Edible San Francisco
Irish Coffee, Then and Now [Buena Vista Cafe]
by John Birdsall| OCTOBER 26, 2016
Excerpt:
That summer of 1952 was even more wintry than usual in San Francisco. The fogs of August dripped. De facto summer returned like it always did in September and October, but as November broke, the chill returned. Daytime highs settled in the 40s, and through the windows of the Buena Vista Café, veiled on the inside with cigarette smoke, the view out to Beach and Hyde must have been bleak.
…
On the chilly night of November 10, a journalist with a thick glasses, a weasel’s face and a Pulitzer Prize (also a San Francisco Chronicle travel columnist) did something that would make the Buena Vista into something greater than merely an old-fashioned saloon on a dead corner. That night, Stanton Delaplane nailed down the recipe for Irish coffee.

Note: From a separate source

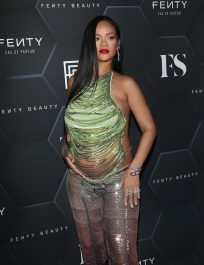 Fendy Beauty and Fenty Skin photocall.
11 Feb 2022
Pictured: Rihanna.
Photo credit: Jen Lowery/MEGA  TheMegaAgency.com
+1 888 505 6342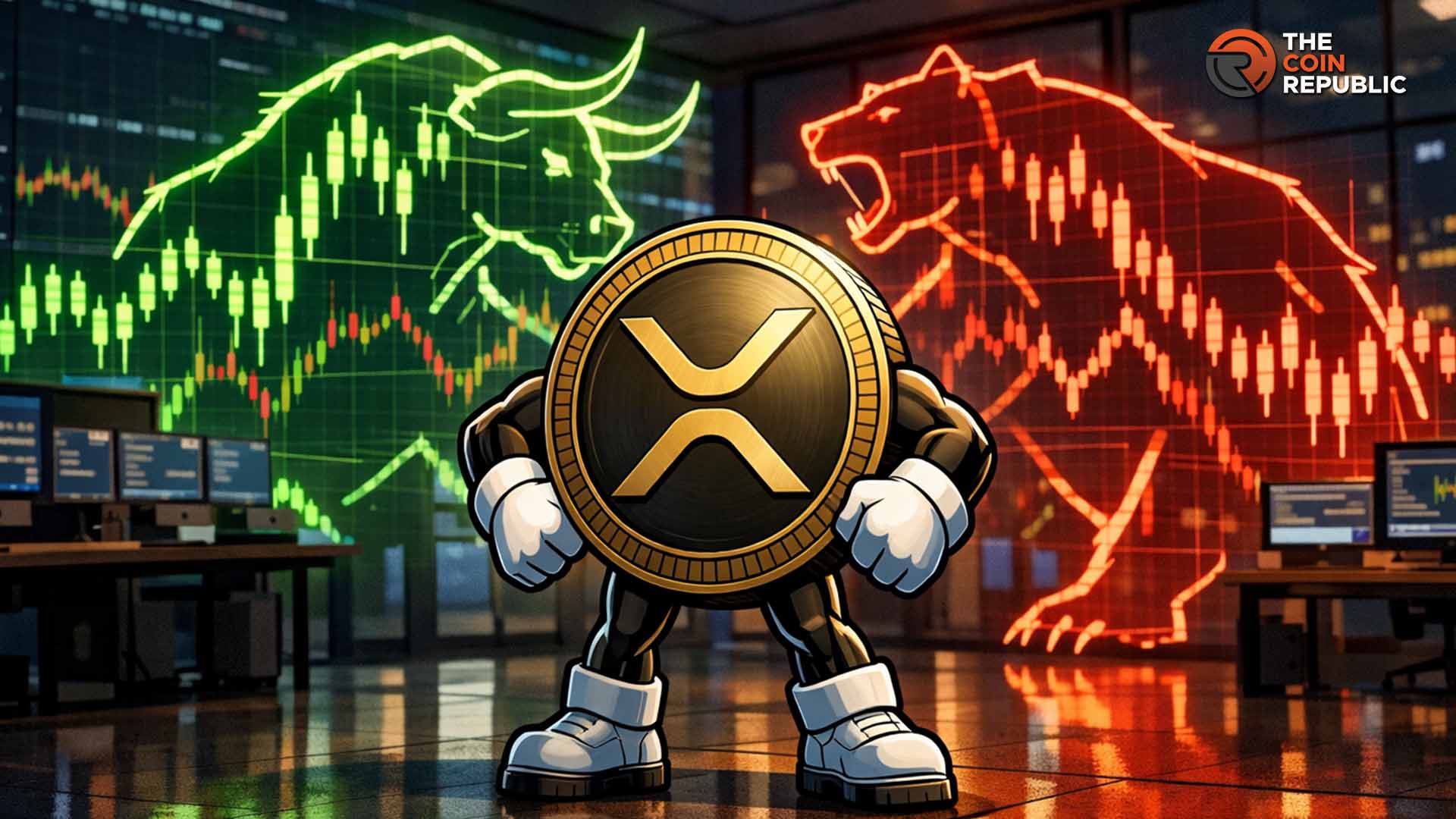 XRP Price Extends Consolidation as Bulls Fight Make or Mar Setup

… http://ediblesanfrancisco.ediblefeast.com/irish-coffee-then-now
The above older links didn’t work for me. Here’s the article from the site.
Tried it and liked the equilibrium between coffee and whisky. On our trip, we have tried another one in Ireland (airport), another style, very boozy. We preferred this Buena Vista Cafe’s version.
If you go around the corner to the BV store and buy the glasses, they come with a recipe. Pretty easy as long as you can get the cream to the proper “texture”.
Part of the charm, was to watch John Jeide making the Irish coffee, especially the part how the coffee was poured so approximately in each of the glasses in a row of 6 or so and how quickly he flushed the liquid from one glass to the next one to make them kind of equal in volume, with just a spoon.